La Conférence est aussi à l’écoute de l’Eglise, de sa Tradition et de son Magistère, et se veut
proche de nos clercs, qui ont besoin du soutien des baptisés pour exercer leurs ministères.
Trop souvent, ces ministères ordonnés sont le lieu de souffrances humaines, qui ne sont que la
conséquence d’incompréhension, de rigidités et de manque d’attention au coeur même de
notre Eglise. Ecouter nos clercs, nos prêtres, nos religieuses, c’est accueillir fraternellement
leurs interrogations et leurs problèmes et y apporter des solutions qui respectent plus l’esprit
des disciples du Christ que la simple discipline réglementaire et organisationnelle.
Une Tradition et un Magistère vivants et présents se doivent d’être audibles par tous. Pour la
Conférence, les écouter, ce n’est pas leur accorder une obéissance aveugle, le petit doigt sur la
couture de la soutane. L’obéissance évangélique n’est pas l’exécution d’un ordre, mais une
écoute, une discussion, une disputatio, une nécessaire interprétation, surtout par et pour des
laïcs chargés, selon les termes mêmes de la Constitution dogmatique sur l’Église, Lumen
gentium, chapitre 4, § 31, du Concile Vatican II, « d’éclairer et d’orienter toutes les réalités
temporelles auxquelles ils sont étroitement unis, de telle sorte qu’elles se fassent et prospèrent
constamment selon le Christ ». La Conférence s’efforcera donc de mettre en place des espaces
publics de débat autour des questions soulevées par la Tradition et le Magistère de façon à ce
que la Tradition reste ce que l’on peut et veut transmettre et échanger (tradere, en latin) et de
sorte que le Magistère soit, incarné dans la vie des hommes et des femmes de ce temps,
seulement celui du Christ. Ainsi, en parlant le même langage que leurs contemporains, les
catholiques pourront être écoutés de tous, croyants ou non, ce qui est un préalable à une
nouvelle évangélisation réussie.

■ Travail à faire
(A) Transcrivez fidèlement le passage fourni depuis « La Conférence est » jusqu'à « réglementaire et organisationnelle. » inclus.
(B) Traduisez en anglais cette phrase du passage fourni : « Une Tradition et un Magistère vivants et présents se doivent d’être audibles par tous. »
(C) Répondez brièvement à ces questions sur le passage fourni.
(i) Qui a besoin du soutien des baptisés pour exercer ses ministères ?
(ii) Quel mot latin le texte associe-t-il à l'idée de transmettre et d'échanger ?
(iii) Que la Conférence s'efforcera-t-elle de mettre en place ?

■ Extrait des données
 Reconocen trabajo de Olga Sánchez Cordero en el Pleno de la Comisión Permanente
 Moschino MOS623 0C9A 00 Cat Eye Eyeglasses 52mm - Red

■ Réponses
(A)
La Conférence est aussi à l’écoute de l’Eglise, de sa Tradition et de son Magistère, et se veut
proche de nos clercs, qui ont besoin du soutien des baptisés pour exercer leurs ministères.
Trop souvent, ces ministères ordonnés sont le lieu de souffrances humaines, qui ne sont que la
conséquence d’incompréhension, de rigidités et de manque d’attention au coeur même de
notre Eglise. Ecouter nos clercs, nos prêtres, nos religieuses, c’est accueillir fraternellement
leurs interrogations et leurs problèmes et y apporter des solutions qui respectent plus l’esprit
des disciples du Christ que la simple discipline réglementaire et organisationnelle.

(B) A living and present Tradition and Magisterium must be audible to all.

(C)
(i) Les clercs.
(ii) Tradere.
(iii) Des espaces publics de débat autour des questions soulevées par la Tradition et le Magistère.